Nick Gibb’s return as Minister for School Reform after Liz Truss’ well-earned promotion is not just welcome, but essential. Coalition politics bring rough justice, and the 2012 reshuffle had nothing to do with education. Our partners wanted David Laws as a Minister of State, Sarah Teather was an embarrassment, and a career path was needed for capable women. Nick Gibb remained prominent in Conservative education circles, and received the highest praise from Michael Gove at last year’s party conference.
This was not the sack as we know it. Michael’s speech and the reaction to it are well worth reading. Michael set out, perhaps more clearly than ever before, the Conservative commitment to social justice, based on making academic achievement available to as many children as possible, and balanced by the development of social and personal skills from a young age – “Because eating together, talking together, using that knife and fork, learning how to be civilised, learning how to be courteous, learning how to be polite sets them on a course for success later in life.”
I’ve seen the truth of this in excellent Hackney nurseries, where lunch is part of the curriculum, and behaviour and manners were as good as at Wellington College. Hackney MP Diane Abbott saw the truth of it too, because she knows that she is where she is because of her educational success.
Ms Abbott, though, is not in the Labour mainstream, having failed her front bench apprenticeship by embarrassing her leader on the radio. As Michael pointed out, Ed Miliband has been saying nothing about schools at all, and the reason is that Labour’s mainstream has been outflanked by the Left.
I mentioned a couple of weeks ago that two former Directors of the London Institute of Education had argued against “what works” and even school improvement, as this was likely to benefit those who were succeeding already, and so increase inequality.
Responding to Michael’s speech in The Guardian, the radical Francis Gilbert said that, far from promoting social justice, his educational policies entrenched privilege and would result in “social segregation”.
It would be difficult to invent two such contrasting views of the same policy, but this is the way the Blob sees things. For those of us on the Conservative side who gave comprehensive education a fair wind in the sixties, the reasoning was consistent with that of Sir Michael Wilshaw – some people were not getting a fair chance because of the entry system. For the Left and its intellectual companions in the Blob, the goal was to get rid of attainment as the goal of education and promote equality through mixed ability teaching.
This is still current in too many schools – at a recent meeting of nearly 70 secondary languages teachers, 55 said that they were using mixed ability, and only five said they would do so if they had a choice. They are stuck with mixed ability because their progressive headteachers want it, chiefly because it spreads bad behaviour around the groups rather than concentrating it in one place. The idea that they should not have bad behaviour in their schools in the first place does not seem to occur.
Mr Mitchell’s approach, in Educating Yorkshire, was to have the staff put up with abuse until enough other parents complained about it to take the decision out of his hands.
That is the alternative to Conservative policy.

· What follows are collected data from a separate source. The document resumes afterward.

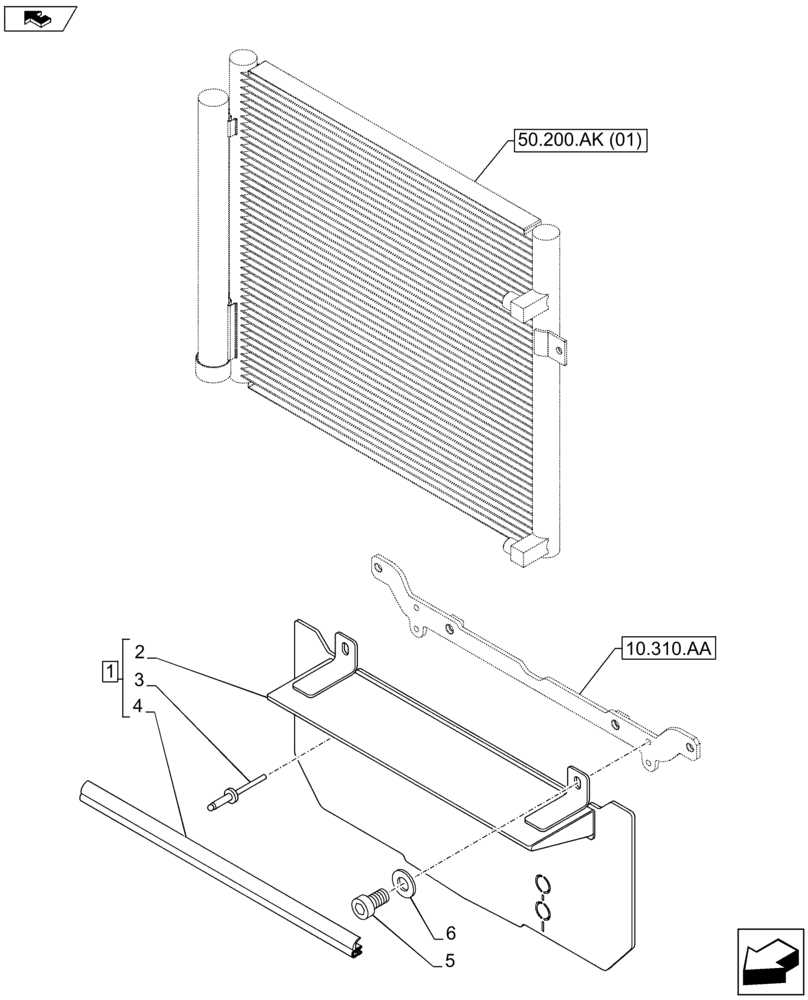 50.200.AK (01)

10.310.AA

1
2
3
4

6
5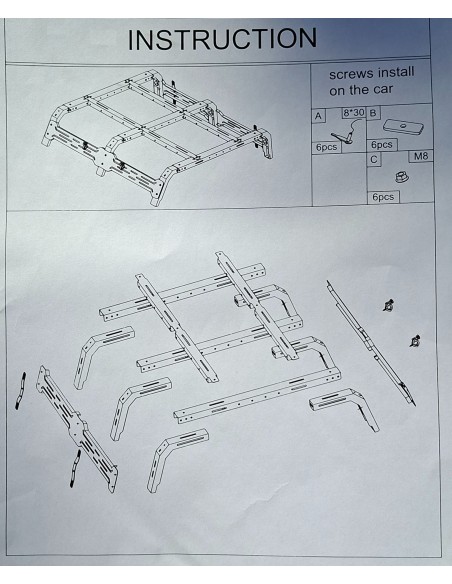 INSTRUCTION

screws install on the car

A

8*30

6pcs

B

6pcs

C

M8

6pcs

Modern polling techniques, however, have brought us close to Robert Burns’ desire “to see ourselves as other see us”, and the picture is not good. We are unlikely to see Downing Street polls, but teachers’ views were reflected in a published NFER evaluation of last year’s phonics screening check.

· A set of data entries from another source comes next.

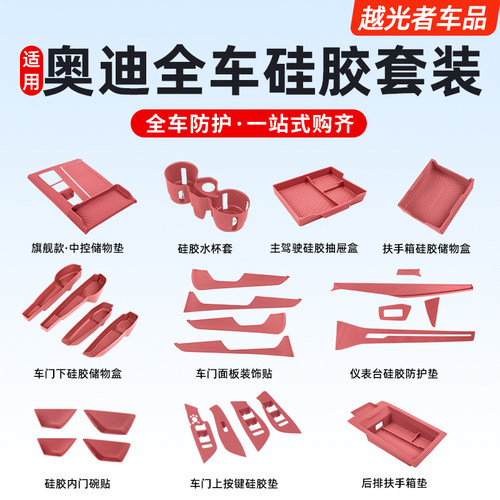 越光者车品

适用 奥迪全车硅胶套装

全车防护·一站式购齐

旗舰款·中控储物垫

硅胶水杯套

主驾驶硅胶抽屉盒

扶手箱硅胶储物盒

车门下硅胶储物盒

车门面板装饰贴

仪表台硅胶防护垫

硅胶内门碗贴

车门上按键硅胶垫

后排扶手箱垫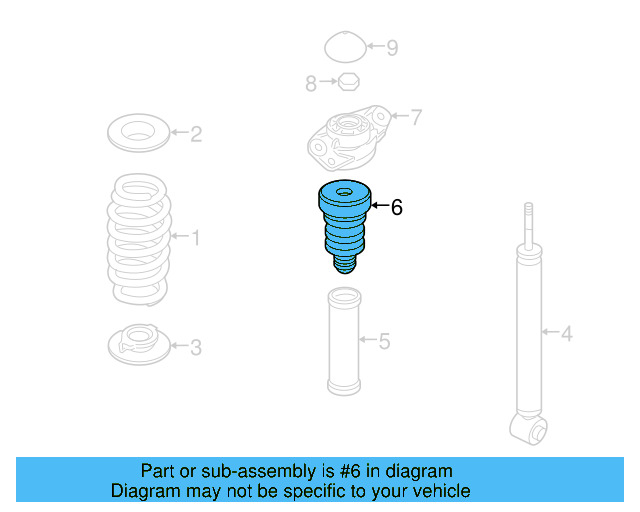 9
8
7
2
6
1
4
5
3

Part or sub-assembly is #6 in diagram
Diagram may not be specific to your vehicle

The check itself has been validated by a recent academic paper by some of the most distinguished academics in the field of reading, including Professor Margaret Snowling, and the evaluation showed an increase, from 53 to 60 per cent, in the proportion of schools introducing phonics “first and fast” as the basis of learning to read.
However, while only three per cent of teachers responding disagreed with the value of phonics, only 10 per cent agreed that the check provided useful information for teachers, and only five per cent agreed that it provided useful information to parents. Even adding the “agree somewhat” category left support at under a third for teachers, and around a fifth for parents. The policy is successful, but teachers don’t see it that way.

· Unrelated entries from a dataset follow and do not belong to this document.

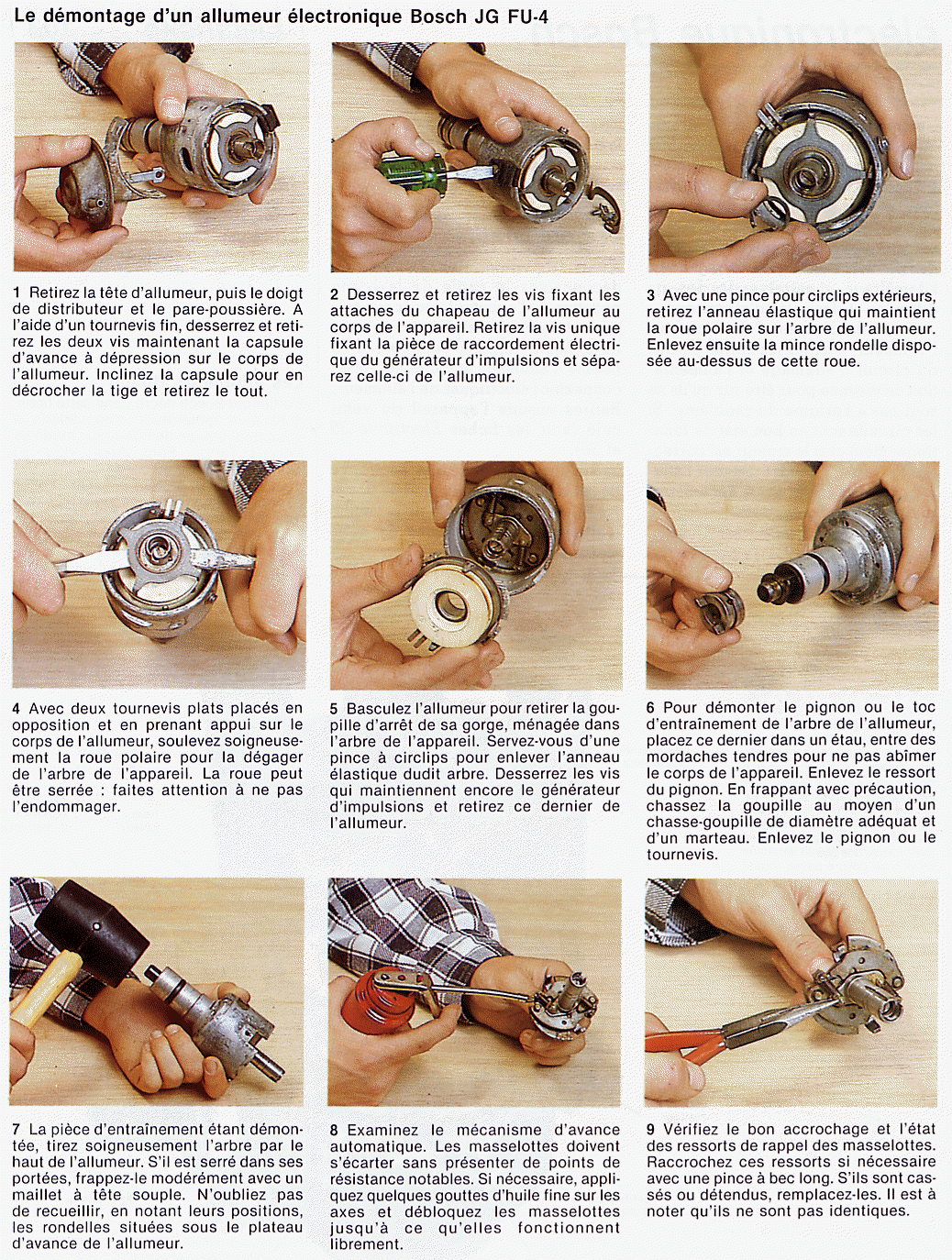 Le démontage d'un allumeur électronique Bosch JG FU-4

1 Retirez la tête d'allumeur, puis le doigt de distributeur et le pare-poussière. A l'aide d'un tournevis fin, desserrez et retirez les deux vis maintenant la capsule d'avance à dépression sur le corps de l'allumeur. Inclinez la capsule pour en décrocher la tige et retirez le tout.

2 Desserrez et retirez les vis fixant les attaches du chapeau de l'allumeur au corps de l'appareil. Retirez la vis unique fixant la pièce de raccordement électrique du générateur d'impulsions et séparez celle-ci de l'allumeur.

3 Avec une pince pour circlips extérieurs, retirez l'anneau élastique qui maintient la roue polaire sur l'arbre de l'allumeur. Enlevez ensuite la mince rondelle disposée au-dessus de cette roue.

4 Avec deux tournevis plats placés en opposition et en prenant appui sur le corps de l'allumeur, soulevez soigneusement la roue polaire pour la dégager de l'arbre de l'appareil. La roue peut être serrée : faites attention à ne pas l'endommager.

5 Basculez l'allumeur pour retirer la goupille d'arrêt de sa gorge, ménagée dans l'arbre de l'appareil. Servez-vous d'une pince à circlips pour enlever l'anneau élastique dudit arbre. Desserrez les vis qui maintiennent encore le générateur d'impulsions et retirez ce dernier de l'allumeur.

6 Pour démonter le pignon ou le toc d'entraînement de l'arbre de l'allumeur, placez ce dernier dans un étau, entre des mordaches tendres pour ne pas abîmer le corps de l'appareil. Enlevez le ressort du pignon. En frappant avec précaution, chassez la goupille au moyen d'un chasse-goupille de diamètre adéquat et d'un marteau. Enlevez le pignon ou le tournevis.

7 La pièce d'entraînement étant démontée, tirez soigneusement l'arbre par le haut de l'allumeur. S'il est serré dans ses portées, frappez-le modérément avec un maillet à tête souple. N'oubliez pas de recueillir, en notant leurs positions, les rondelles situées sous le plateau d'avance de l'allumeur.

8 Examinez le mécanisme d'avance automatique. Les masselottes doivent s'écarter sans présenter de points de résistance notables. Si nécessaire, appliquez quelques gouttes d'huile fine sur les axes et débloquez les masselottes jusqu'à ce qu'elles fonctionnent librement.

9 Vérifiez le bon accrochage et l'état des ressorts de rappel des masselottes. Raccrochez ces ressorts si nécessaire avec une pince à bec long. S'ils sont cassés ou détendus, remplacez-les. Il est à noter qu'ils ne sont pas identiques.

Some, like Francis Gilbert and leftist academics, never will. Most teachers, though, are not supporters of the Blob, and not particularly interested in politics. They are interested in children, and in their development, they are thinking people, and they need to be influenced. Sir Keith Joseph once put it very clearly: “The influence we have depends on the sense of what we find to say.”
We need to make it clear to the teaching force that what we are saying makes sense, and that our principles of effective teaching and good discipline will make their work more effective and take away the stress that built up on them over the Labour years. We might start by making a really determined effort to cut the paperwork.